Retrospective of Painting, Drawing and Sculpture at Malmö Konsthall, Malmö, Sweden. The same retrospective moves to London in September: Camden Arts Centre.
Dorothea Tanning establishes the Wallace Stevens Award for mastery in the art of poetry, awarded annually by the American Academy of Poets.
A monograph on the arist’s work is published by George Braziller, New York.
A series of twelve large-scale canvases depicting imaginary flowers painted over six months. These images inspire twelve poems by contemporary poets, and they are published together in Another Language of Flowers (George Braziller, New York).
Exhibitions of the flower paintings at the National Academy of Design and later at the Zabriskie Gallery. Exhibition of the past two decades’ work at the Boston University Art Gallery.
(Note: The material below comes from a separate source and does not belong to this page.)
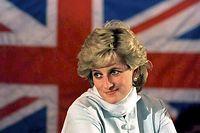 """ARCHIV - 22.02.1996, Pakistan, Lahore: Prinzessin Diana vor der britischen Fahne. Die einen priesen sie als Mischung aus Super-Modell und Mutter Teresa, andere hielten sie für eine rachsüchtige Ehefrau: Als die BBC am 20. November 1995 ein Interview mit Prinzessin Diana ausstrahlte, stockte wegen des brisanten Inhalts nicht nur den Briten der Atem. (zu dpa """"Königin der Herzen: Vor 25 Jahren erschütterte Diana die Monarchie"""") Foto: John Giles/PA/epa/dpa +++ dpa-Bildfunk +++"""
Small retrospective exhibition at the Philadelphia Museum of Art, celebrating its acquisition of the painting Birthday.
Publishes an expanded memoir, Between Lives, (W.W. Norton, New York). Exhibitions of works on paper at La Maison Française, New York University, and the Zabriskie Gallery.
Publishes two books: A Table of Content: Poems (Graywolf Press, St. Paul), and a short novel, Chasm: A Weekend (Overlook Press, New York).
Dorothea Tanning continues to write and publish poetry.
Publishes her second book of poetry, Coming to That: Poems (Graywolf Press, Minneapolis).
Dorothea Tanning died at her home in New York City on January 31, 2012. She was 101 years old.